▶ [The exercise]: Can you repeat, word for word, the passage of the Spotify stock analysis that opens with the words containing "Spotify is a" and closes with "in your portfolio."?

▶ [Excerpt provided]:
○ ○ ○

Spotify (SPOT) Deep Dive: Worth a SPOT in Your Portfolio?
Spotify is the leading music streaming service worldwide that many of us are familiar with and use. However, it trades at a lower multiple than many of its growth stock peers. Let's explore why.
Spotify is a business many of us are well aware of. A company founded in Sweden decades ago (2006 is 16 years ago!) by two entrepreneurially inclined Swedes that saw music as not an authoritarian dystopian for record labels nor an anarchic playground fronted by Torrent and Limewire but somewhere in the middle, where user freedoms and corporate greed can meet and agree on shared principles of user happiness and market cap appreciation. The result is a service where hundreds of millions of people worldwide listen, store, and organise their music all through a digital copyright restricted framework that ensures that users feel like they have control of their music, while record labels get their cut.
Let’s review whether this company has what it takes to hold a SPOT in your portfolio.

○ ○ ○

▶ [Dataset extract]:
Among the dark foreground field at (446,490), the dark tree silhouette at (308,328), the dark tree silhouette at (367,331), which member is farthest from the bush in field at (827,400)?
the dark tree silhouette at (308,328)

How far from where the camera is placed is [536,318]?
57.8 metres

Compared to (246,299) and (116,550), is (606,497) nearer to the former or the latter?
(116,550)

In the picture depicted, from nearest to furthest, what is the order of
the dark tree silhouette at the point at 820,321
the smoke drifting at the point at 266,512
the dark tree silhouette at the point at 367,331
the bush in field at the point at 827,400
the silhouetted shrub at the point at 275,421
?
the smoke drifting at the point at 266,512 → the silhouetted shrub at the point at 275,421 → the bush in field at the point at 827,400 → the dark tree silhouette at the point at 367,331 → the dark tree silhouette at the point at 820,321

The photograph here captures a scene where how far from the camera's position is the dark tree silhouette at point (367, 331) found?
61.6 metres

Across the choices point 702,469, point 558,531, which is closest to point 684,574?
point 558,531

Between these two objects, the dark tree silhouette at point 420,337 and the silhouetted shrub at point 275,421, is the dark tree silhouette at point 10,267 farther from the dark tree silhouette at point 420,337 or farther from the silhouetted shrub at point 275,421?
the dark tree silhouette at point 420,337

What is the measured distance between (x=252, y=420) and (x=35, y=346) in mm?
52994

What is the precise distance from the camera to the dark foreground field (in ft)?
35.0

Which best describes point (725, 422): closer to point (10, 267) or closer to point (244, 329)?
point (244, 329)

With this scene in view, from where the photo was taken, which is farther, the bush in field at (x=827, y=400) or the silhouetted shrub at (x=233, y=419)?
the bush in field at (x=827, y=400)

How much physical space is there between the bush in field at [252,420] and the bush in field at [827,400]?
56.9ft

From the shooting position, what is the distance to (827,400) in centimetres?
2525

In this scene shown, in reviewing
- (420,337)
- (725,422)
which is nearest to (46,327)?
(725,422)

○ ○ ○

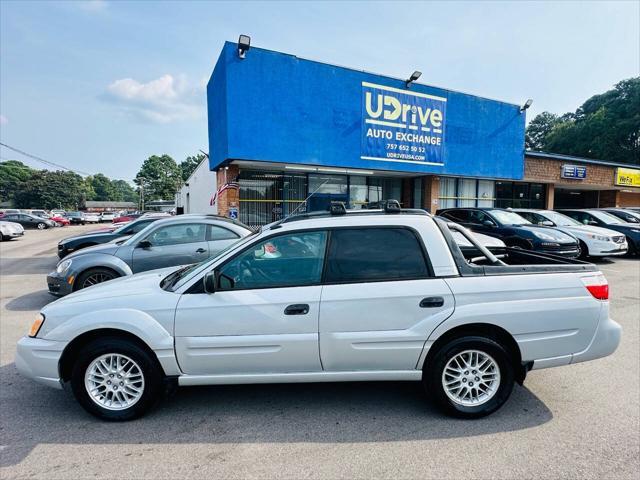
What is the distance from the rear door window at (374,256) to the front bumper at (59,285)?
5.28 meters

○ ○ ○

▶ [Complete response]:
Spotify is a business many of us are well aware of. A company founded in Sweden decades ago (2006 is 16 years ago!) by two entrepreneurially inclined Swedes that saw music as not an authoritarian dystopian for record labels nor an anarchic playground fronted by Torrent and Limewire but somewhere in the middle, where user freedoms and corporate greed can meet and agree on shared principles of user happiness and market cap appreciation. The result is a service where hundreds of millions of people worldwide listen, store, and organise their music all through a digital copyright restricted framework that ensures that users feel like they have control of their music, while record labels get their cut.
Let’s review whether this company has what it takes to hold a SPOT in your portfolio.